Goal of the exercise. From the thread below on how many decimal digits float types hold, list every name that begins with FLT_ or DBL_.

-- start of Text block --

How many digits can float8, float16, float32, float64, and float128 contain?

Question

Numpy's dtype documentation only shows "x bits exponent, y bits mantissa" for each float type, but I couldn't translate that to exactly how many digits before/after the decimal point. Is there any simple formula/table to look this up in?

[This](https://en.wikibooks.org/wiki/A-level_Computing/AQA/Paper_2/Fundamentals_of_data_representation/Floating_point_numbers) is a note on what exponent and mantissa do in decimal, in binary everything is the same, just instead of base 10 it is base 2. I think you can figure it out from there since you are the "mathguy". (Hint: translate upper and lower limits to decimal representation and see number of digits you get.) — campovski, Jun 09 '19 at 13:19
It's not a dumb question at all, but the answer is complicated, and depends on how you're going to use the information. For example, the IEEE 754 `binary64` type can faithfully represent any not-too-large not-too-small decimal value with 15 or fewer significant digits, but to represent a `binary64` value faithfully in decimal requires 17 decimal digits. There are arguments to be made for various different values in the range 15-17. — Mark Dickinson, Jun 09 '19 at 13:23
[`np.finfo`](https://docs.scipy.org/doc/numpy/reference/generated/numpy.finfo.html) should give you all you need to know. — Paul Panzer, Jun 09 '19 at 13:23
Thinking of a binary floating-point as “containing” decimal digits is hazardous because that is not how the mathematics works. Although it may be possible to effectively store a certain number of decimal digits in a floating-point number and get them back out because the format is precise enough to support that, arithmetic done with the numbers will use binary, and that will change the numbers in “non-decimal” ways, and you cannot expect to get an answer with the same number of decimal digits you would get with decimal arithmetic. — Eric Postpischil, Jun 09 '19 at 23:32

Netch · Accepted Answer · 2019-06-10T04:58:43.633

This is not as simple as usually expected. For accuracy of mantissa, there generally are two values:

Given a value in decimal representation, how many decimal digits can be guaranteedly preserved if converted from decimal to a selected binary format and back (with default rounding).
Given a value in binary format, how many decimal digits are needed if value is converted to decimal format and back to original binary format (again, with default rounding) to get the original value unchanged.

In both cases, decimal representation is treated as independent of used exponent, without leading and trailing zeros (for example, all of 0.0123e4, 1.23e2, 1.2300e2, 123, 123.0, 123000.000e-3 are 3 digits).

For 32-bit binary float, these two sizes are 6 and 9 decimal digits, respectively. In C <float.h>, these are FLT_DIG and FLT_DECIMAL_DIG. (This is weird that 32-bit float keeps 7 decimal digits for total most of all numbers, but there are exceptions.) In C++, look at std::numeric_limits<float>::digits10 and std::numeric_limits<float>::max_digits10, respectively.

For 64-bit binary float, these are 15 and 17 (DBL_DIG and DBL_DECIMAL_DIG, respectively; and std::numeric_limits<double>::{digits10, max_digits10}).

General formulas for them (thx2 @MarkDickinson)

${format}_DIG (digits10): floor((p-1)*log10(2))
${format}_DECIMAL_DIG (max_digits10): ceil(1+p*log10(2))

-- end of Text block --
-- start of Source excerpt --

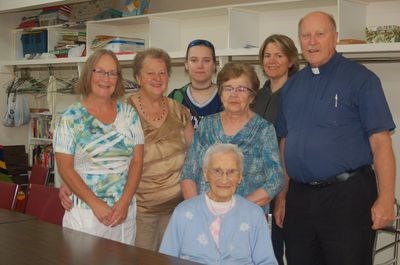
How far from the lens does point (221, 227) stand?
2141mm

-- end of Source excerpt --

Solution for this task. FLT_DIG, FLT_DECIMAL_DIG, DBL_DIG, DBL_DECIMAL_DIG